Vóór de staat Israël: The Ottoman Empire Enters World War I
Het Ottomaanse Rijk sloot zich aan bij de Centrale Mogendheden om de Triple Alliance te vormen met de ondertekening van het Turks-Duitse bondgenootschap in augustus 1914. Turkije trad formeel toe tot de Eerste Wereldoorlog op 28 oktober 1914, met het bombarderen van Russische Zwarte Zeehavens. De Triple Entente, oftewel de geallieerde mogendheden, verklaarden het Ottomaanse Rijk op 4 november de oorlog.

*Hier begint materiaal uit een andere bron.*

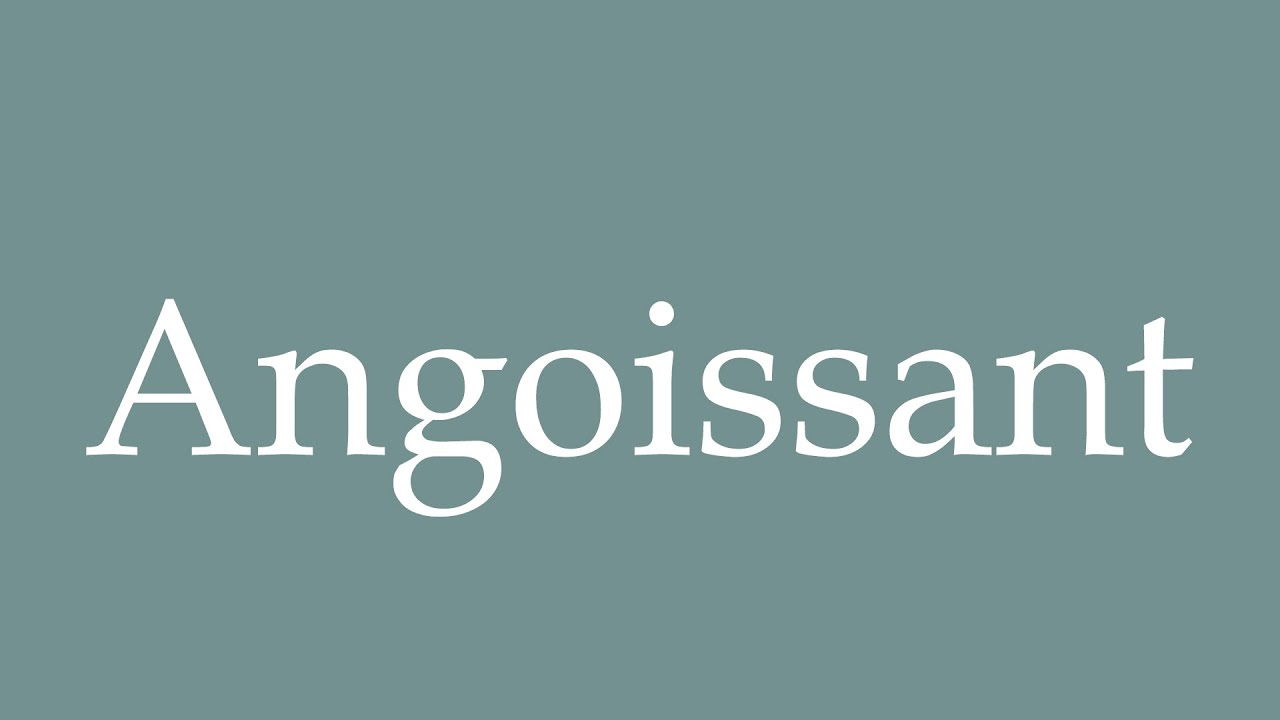 How to Pronounce ''Angoissant'' (Scary) Correctly in French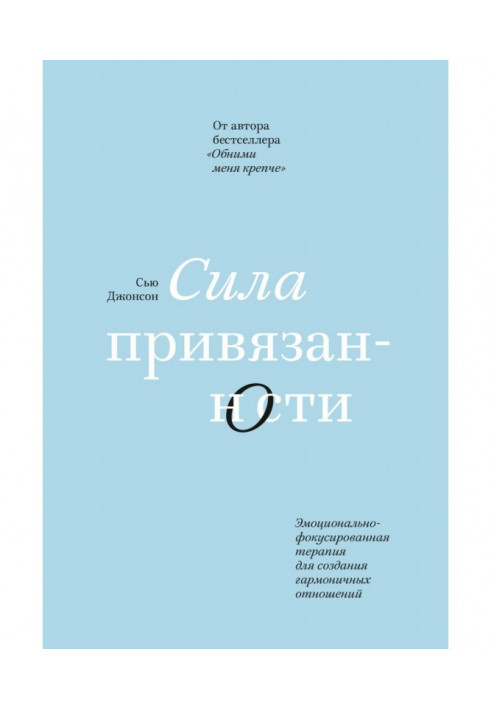 Сила привязанности. Эмоционально-фокусированная терапия для создания гармоничных отношений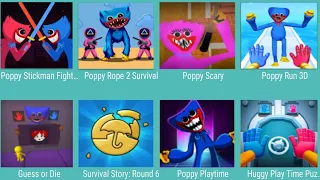 Poppy Stickman Fighting,Poppy Rope 2,Poppy Scary,Poppy Run 3D,Guess Or Die,Surivval Story Round 6,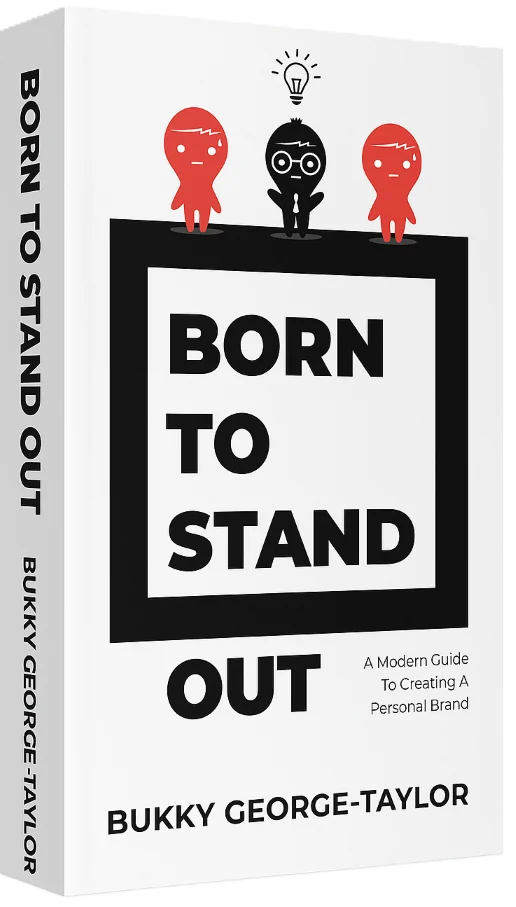 Cover of Born To Stand Out: A Modern Guide To Creating A Personal Brand, by Bukky George-Taylor.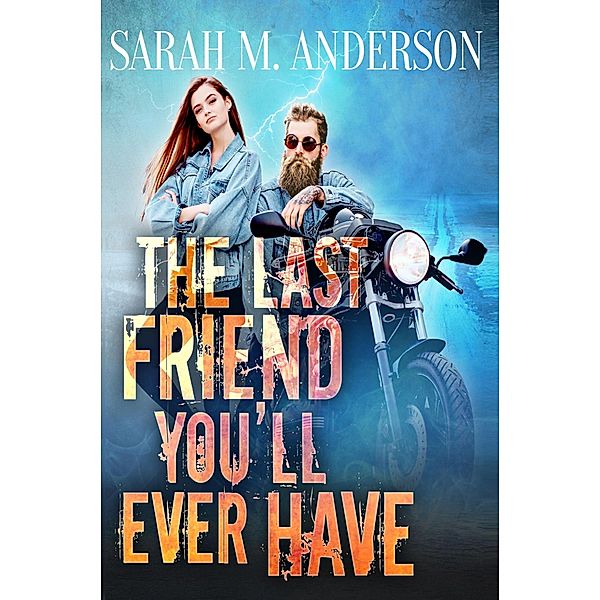 The Last Friend You'll Ever Have, Sarah M. Anderson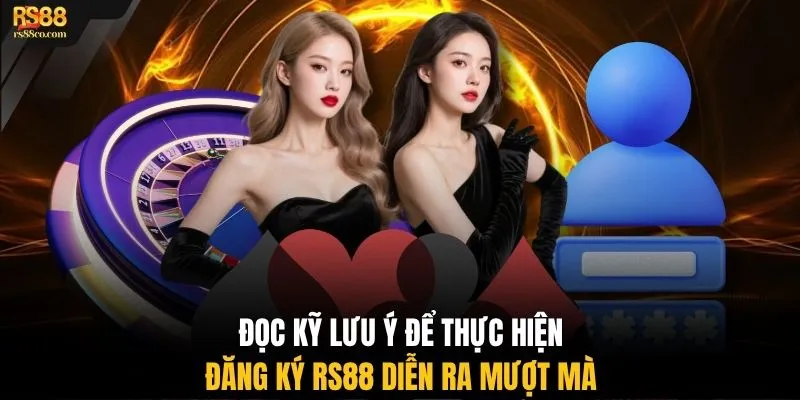 Đọc kỹ lưu ý để thực hiện đăng ký RS88 diễn ra mượt mà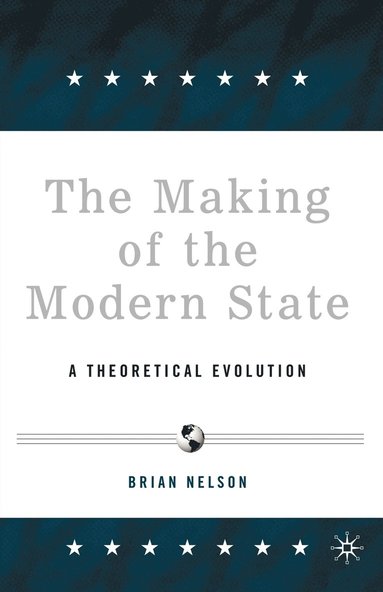 bokomslag The Making of the Modern State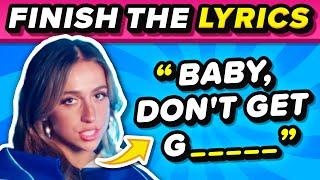 FINISH THE LYRICS  Most Popular Songs | Music Quiz Challenge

Twee belangrijke factoren leidden tot de Ottomaanse betrokkenheid aan de kant van de Centrale Mogendheden: Duitse druk en het opportunisme van de Turkse minister van oorlog Enver Pasja. Andere motieven om zich bij de Centrale Mogendheden aan te sluiten waren de Duitse overwinningen in het begin van de oorlog en de wrijving tussen Turkije en de Triple Entente. Het doel van Duitsland was duidelijk: Turkije ervan weerhouden zich bij de vijand aan te sluiten (en door Ottomaanse steun te verwerven Roemenië en Bulgarije aanmoedigen zich bij het bondgenootschap aan te sluiten). De Duitse militaire missie van 1913 naar Turkije onder leiding van Liman von Sanders organiseerde het Turkse leger en de Turkse marine onder Duitse leiding en bracht de Turks-Duitse alliantie tot stand. Het geheime verdrag (slechts vijf mensen in Turkije waren ervan op de hoogte, onder wie Enver Pasja) werd op 2 augustus 1914 ondertekend.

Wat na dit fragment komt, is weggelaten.